(Work to be completed): Gather every line of the records below that contains the word "does". Match case.

Scene-based reasoning records
· · · ·

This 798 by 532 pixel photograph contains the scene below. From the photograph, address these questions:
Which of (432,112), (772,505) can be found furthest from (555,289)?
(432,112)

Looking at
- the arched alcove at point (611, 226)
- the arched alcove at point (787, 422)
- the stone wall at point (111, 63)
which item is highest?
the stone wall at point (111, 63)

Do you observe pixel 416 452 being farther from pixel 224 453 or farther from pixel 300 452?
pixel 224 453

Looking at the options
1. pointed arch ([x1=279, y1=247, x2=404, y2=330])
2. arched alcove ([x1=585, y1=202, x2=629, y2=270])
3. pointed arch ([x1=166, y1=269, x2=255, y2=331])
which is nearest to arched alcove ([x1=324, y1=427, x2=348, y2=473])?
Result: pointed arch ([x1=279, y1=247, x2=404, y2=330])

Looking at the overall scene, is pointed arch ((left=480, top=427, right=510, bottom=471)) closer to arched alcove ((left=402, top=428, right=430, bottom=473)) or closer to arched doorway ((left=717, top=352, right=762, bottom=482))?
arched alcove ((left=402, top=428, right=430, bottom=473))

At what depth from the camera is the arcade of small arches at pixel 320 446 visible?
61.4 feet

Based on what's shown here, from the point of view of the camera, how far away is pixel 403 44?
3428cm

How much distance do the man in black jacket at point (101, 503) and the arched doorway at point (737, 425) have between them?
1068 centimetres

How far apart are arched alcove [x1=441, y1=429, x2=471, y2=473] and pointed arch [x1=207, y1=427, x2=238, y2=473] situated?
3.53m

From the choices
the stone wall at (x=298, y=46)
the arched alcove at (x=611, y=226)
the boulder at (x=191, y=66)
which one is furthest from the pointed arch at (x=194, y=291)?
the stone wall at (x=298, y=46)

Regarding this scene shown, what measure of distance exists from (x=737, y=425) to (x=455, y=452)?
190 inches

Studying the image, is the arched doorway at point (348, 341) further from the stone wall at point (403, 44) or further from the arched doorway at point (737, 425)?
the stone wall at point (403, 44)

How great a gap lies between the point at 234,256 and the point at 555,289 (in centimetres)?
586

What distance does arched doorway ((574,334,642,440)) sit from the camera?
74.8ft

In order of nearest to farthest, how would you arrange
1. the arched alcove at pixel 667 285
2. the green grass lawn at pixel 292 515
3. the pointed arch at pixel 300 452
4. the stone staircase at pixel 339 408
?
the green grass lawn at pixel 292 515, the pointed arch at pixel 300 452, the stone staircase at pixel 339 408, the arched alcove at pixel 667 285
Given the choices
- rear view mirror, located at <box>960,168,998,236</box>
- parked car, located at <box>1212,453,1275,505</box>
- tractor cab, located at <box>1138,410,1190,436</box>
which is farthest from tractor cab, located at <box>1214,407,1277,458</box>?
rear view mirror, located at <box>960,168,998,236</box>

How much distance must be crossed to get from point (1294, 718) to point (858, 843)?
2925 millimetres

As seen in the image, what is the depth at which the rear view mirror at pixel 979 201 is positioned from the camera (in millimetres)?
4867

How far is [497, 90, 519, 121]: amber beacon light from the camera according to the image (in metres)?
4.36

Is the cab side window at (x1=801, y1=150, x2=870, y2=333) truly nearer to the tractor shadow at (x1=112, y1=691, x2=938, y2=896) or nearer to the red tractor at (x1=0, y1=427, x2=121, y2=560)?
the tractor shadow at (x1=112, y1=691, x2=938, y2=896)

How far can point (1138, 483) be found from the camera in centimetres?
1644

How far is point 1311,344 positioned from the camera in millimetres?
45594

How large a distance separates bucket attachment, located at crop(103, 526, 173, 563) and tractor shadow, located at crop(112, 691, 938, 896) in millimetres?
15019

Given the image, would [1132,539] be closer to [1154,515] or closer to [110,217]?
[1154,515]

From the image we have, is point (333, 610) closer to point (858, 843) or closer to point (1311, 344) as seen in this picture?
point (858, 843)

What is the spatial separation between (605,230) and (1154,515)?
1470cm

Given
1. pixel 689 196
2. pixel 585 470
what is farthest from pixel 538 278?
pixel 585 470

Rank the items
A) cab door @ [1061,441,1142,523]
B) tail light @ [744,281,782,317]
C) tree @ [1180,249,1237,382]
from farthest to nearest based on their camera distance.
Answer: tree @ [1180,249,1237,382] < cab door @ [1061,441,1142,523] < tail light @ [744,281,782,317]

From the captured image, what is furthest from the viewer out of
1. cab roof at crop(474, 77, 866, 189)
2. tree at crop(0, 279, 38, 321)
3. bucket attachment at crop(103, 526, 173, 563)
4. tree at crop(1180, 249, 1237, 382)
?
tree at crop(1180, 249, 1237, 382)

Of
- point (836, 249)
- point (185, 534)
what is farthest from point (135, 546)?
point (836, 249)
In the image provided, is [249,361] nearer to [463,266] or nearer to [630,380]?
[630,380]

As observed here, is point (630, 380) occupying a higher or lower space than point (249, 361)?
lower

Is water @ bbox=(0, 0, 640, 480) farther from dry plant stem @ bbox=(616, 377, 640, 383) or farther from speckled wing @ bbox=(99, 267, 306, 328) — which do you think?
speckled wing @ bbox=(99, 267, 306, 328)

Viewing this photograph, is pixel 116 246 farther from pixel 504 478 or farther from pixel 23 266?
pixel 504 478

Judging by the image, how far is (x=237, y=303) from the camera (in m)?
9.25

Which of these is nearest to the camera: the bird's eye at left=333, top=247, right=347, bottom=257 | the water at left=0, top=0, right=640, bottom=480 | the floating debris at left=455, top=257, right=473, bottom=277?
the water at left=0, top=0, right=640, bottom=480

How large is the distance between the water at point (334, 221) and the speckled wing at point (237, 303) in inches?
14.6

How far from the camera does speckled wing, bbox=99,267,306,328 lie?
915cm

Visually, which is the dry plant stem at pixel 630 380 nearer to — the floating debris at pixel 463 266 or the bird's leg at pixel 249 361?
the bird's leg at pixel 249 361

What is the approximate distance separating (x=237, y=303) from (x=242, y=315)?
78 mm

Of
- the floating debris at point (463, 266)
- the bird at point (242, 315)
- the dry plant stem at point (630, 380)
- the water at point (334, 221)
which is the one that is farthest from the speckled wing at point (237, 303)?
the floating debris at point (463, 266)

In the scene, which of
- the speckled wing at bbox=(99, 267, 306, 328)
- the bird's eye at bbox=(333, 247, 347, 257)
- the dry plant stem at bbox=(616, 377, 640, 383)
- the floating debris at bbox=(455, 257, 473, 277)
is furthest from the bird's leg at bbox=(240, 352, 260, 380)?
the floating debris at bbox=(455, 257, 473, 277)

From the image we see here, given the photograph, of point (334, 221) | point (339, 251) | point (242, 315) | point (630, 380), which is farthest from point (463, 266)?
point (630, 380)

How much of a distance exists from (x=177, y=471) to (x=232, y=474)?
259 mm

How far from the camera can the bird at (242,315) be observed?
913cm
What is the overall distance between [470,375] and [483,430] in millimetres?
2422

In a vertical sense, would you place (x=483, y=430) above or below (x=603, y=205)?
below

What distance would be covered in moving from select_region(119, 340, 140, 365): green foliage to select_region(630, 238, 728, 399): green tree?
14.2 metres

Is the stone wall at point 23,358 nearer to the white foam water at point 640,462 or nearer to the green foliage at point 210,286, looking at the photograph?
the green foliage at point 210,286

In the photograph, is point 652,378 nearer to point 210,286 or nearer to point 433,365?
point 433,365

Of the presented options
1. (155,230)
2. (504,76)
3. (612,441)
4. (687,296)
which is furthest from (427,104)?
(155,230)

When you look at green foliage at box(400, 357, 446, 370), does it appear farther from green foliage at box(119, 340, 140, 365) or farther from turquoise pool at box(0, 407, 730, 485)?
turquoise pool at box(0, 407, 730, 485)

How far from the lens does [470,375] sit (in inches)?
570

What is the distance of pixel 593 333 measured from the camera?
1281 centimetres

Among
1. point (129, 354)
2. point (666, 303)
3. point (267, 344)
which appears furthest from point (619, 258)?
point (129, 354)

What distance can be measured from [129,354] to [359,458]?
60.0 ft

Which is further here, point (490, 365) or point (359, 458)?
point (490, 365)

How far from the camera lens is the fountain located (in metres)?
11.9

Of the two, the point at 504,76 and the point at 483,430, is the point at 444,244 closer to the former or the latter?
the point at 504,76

· · · ·

(Final result):
What distance does arched doorway ((574,334,642,440)) sit from the camera?
How far from the camera does speckled wing, bbox=99,267,306,328 lie?
When you look at green foliage at box(400, 357, 446, 370), does it appear farther from green foliage at box(119, 340, 140, 365) or farther from turquoise pool at box(0, 407, 730, 485)?
How far from the lens does [470,375] sit (in inches)?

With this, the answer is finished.